Dataset excerpts
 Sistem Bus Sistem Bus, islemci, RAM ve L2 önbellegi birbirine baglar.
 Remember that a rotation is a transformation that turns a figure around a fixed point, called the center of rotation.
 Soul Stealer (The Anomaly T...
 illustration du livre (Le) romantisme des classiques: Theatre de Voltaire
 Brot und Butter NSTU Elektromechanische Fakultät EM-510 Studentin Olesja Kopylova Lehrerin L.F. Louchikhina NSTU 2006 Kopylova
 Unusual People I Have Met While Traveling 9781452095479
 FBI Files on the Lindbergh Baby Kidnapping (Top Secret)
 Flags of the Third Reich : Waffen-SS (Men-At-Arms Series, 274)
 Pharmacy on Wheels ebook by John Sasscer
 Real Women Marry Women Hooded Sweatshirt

* * *

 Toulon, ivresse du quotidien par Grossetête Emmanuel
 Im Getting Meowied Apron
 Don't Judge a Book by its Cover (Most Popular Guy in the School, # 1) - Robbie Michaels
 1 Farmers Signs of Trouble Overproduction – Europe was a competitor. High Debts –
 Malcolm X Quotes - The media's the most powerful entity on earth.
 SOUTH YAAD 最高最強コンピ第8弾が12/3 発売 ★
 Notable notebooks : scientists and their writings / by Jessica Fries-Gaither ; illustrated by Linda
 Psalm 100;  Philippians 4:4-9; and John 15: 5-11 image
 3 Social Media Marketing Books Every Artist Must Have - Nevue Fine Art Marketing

**TASK DIRECTIONS**
Show every line above in which the word "John" is found.

**TASK RESPONSE**
 Pharmacy on Wheels ebook by John Sasscer
 Psalm 100;  Philippians 4:4-9; and John 15: 5-11 image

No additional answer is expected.